The NAD sided with Verizon in a decision issued Monday, June 7, after Time Warner Cable filed a complaint about the phone company's ads. The group found Verizon's advertising claims for FiOS were substantiated, including that the service uses "undiluted" and "pure fiber optics," and delivers "100% fiber optic picture and sound."

Time Warner Cable had argued that Verizon's advertising falsely implies that the telco runs fiber optics not just to the side a subscriber's home or business, but all the way to a customer's TV or computer. The MSO noted that Verizon delivers TV services using RF electrical signals through a cable set-top box, in exactly the same way Time Warner Cable does.

Last month, the NAD recommended that TWC and Cox Communications stop describing their HFC networks as "fiber optic networks" in their marketing. Time Warner Cable appealed the decision; Cox said it would take the recommendations into consideration in future advertising.

In this week's decision, NAD "put itself in the shoes of a reasonable consumer" to assess the competing claims and found that consumers would be unlikely to understand the advertiser's "100%" and "pure" claims as meaning that the fiber optics extend all the way to every device inside a consumer's home, the group said.

NAD noted that many of the FiOS ads that Time Warner Cable challenged specify that offers fiber optics "'straight to your home,' rather than ‘through' or ‘within' the home."

As for Time Warner Cable's contention that "100% fiber optic TV, Internet, and phone" products don't exist, NAD determined that consumers "would reasonably understand these advertisements the same way as they understand claims that Verizon FiOS uses ‘100%' or ‘pure' or ‘undiluted' fiber optics: that the entirety of the FiOS network is comprised of fiber optics."

Time Warner Cable declined to comment on the decision.

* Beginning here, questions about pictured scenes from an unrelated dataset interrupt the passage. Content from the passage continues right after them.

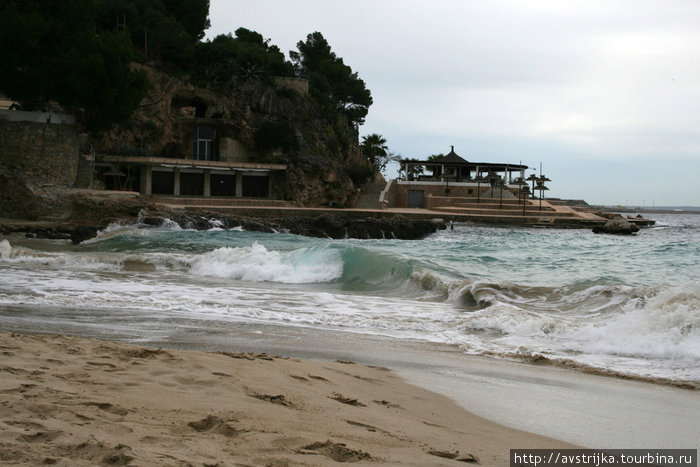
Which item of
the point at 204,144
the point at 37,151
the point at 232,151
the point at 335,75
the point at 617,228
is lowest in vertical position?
the point at 617,228

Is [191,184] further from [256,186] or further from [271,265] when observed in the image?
[271,265]

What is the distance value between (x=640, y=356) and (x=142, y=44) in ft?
160

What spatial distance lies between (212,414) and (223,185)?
45.2 meters

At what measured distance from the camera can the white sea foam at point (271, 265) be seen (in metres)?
13.4

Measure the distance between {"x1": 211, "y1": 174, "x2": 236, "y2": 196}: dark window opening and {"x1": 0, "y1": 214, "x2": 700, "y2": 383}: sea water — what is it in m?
29.1

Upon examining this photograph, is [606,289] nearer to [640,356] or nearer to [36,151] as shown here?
[640,356]

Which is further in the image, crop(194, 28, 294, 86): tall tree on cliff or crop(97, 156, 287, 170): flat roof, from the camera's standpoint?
crop(194, 28, 294, 86): tall tree on cliff

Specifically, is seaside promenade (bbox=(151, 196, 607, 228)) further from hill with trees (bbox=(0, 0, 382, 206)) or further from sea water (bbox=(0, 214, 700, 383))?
sea water (bbox=(0, 214, 700, 383))

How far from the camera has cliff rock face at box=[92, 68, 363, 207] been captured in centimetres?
4562

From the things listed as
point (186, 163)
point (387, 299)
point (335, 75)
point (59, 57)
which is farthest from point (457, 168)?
point (387, 299)

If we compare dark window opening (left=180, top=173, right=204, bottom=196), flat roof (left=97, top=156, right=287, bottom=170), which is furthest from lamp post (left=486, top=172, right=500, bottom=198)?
dark window opening (left=180, top=173, right=204, bottom=196)

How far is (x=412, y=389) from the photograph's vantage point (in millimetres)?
4652

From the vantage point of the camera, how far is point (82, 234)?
67.2 ft

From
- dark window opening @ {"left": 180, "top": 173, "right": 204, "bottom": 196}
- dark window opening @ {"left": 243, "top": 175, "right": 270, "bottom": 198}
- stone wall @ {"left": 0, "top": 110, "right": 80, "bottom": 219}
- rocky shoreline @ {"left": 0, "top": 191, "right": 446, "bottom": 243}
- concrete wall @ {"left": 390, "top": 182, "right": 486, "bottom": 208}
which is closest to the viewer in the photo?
rocky shoreline @ {"left": 0, "top": 191, "right": 446, "bottom": 243}
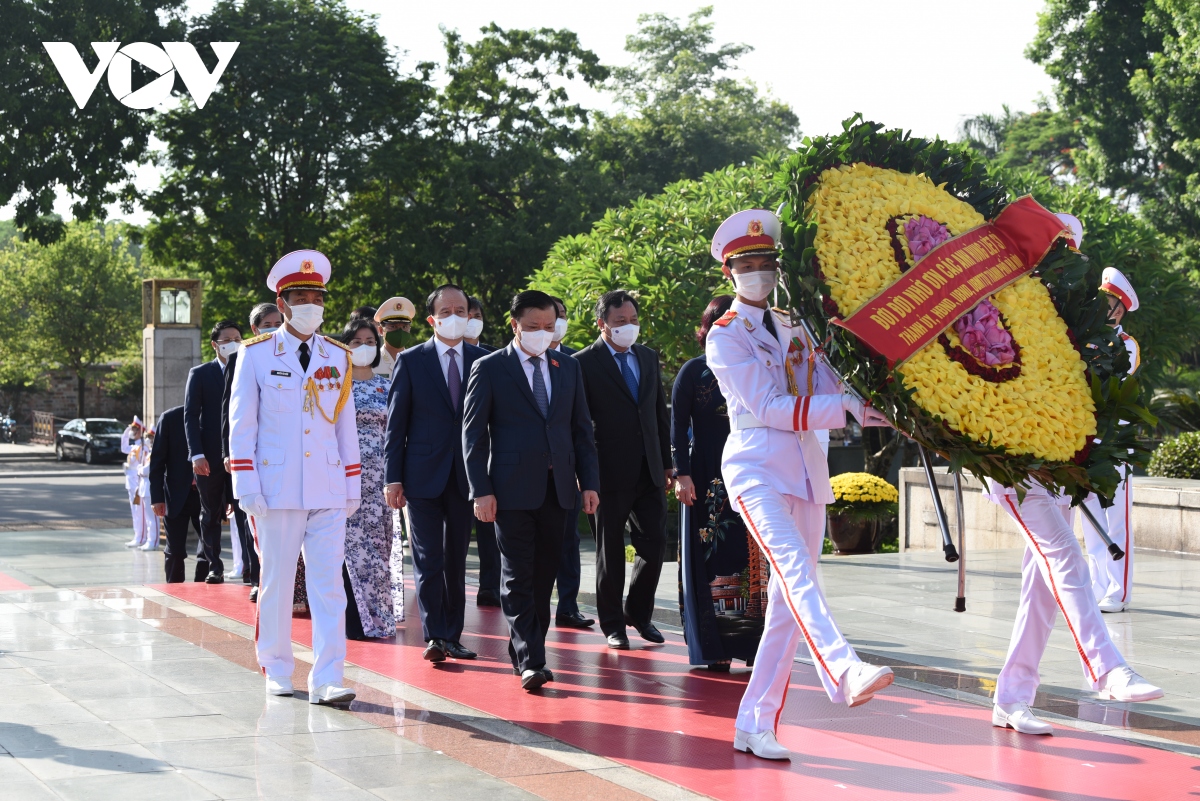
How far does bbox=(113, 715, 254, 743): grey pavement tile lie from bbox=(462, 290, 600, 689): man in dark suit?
1.46m

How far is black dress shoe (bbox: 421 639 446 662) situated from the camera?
753 cm

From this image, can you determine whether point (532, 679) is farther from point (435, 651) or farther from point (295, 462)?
point (295, 462)

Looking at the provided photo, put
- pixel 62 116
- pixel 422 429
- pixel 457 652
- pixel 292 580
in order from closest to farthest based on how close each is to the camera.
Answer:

Verizon spokesman Jim Smith said in a statement, "Verizon's fiber to the premises network is materially distinct from the hybrid network operated by Time Warner. ... We are pleased with the decision by the National Advertising Division of the Better Business Bureau that will help set the record straight about Verizon's 100 percent fiber optic network, and prevent Time Warner from competing for customers through means of deception. The NAD decision will allow Verizon to keep advertising this core differentiator of a 100 percent fiber optic network to the marketplace."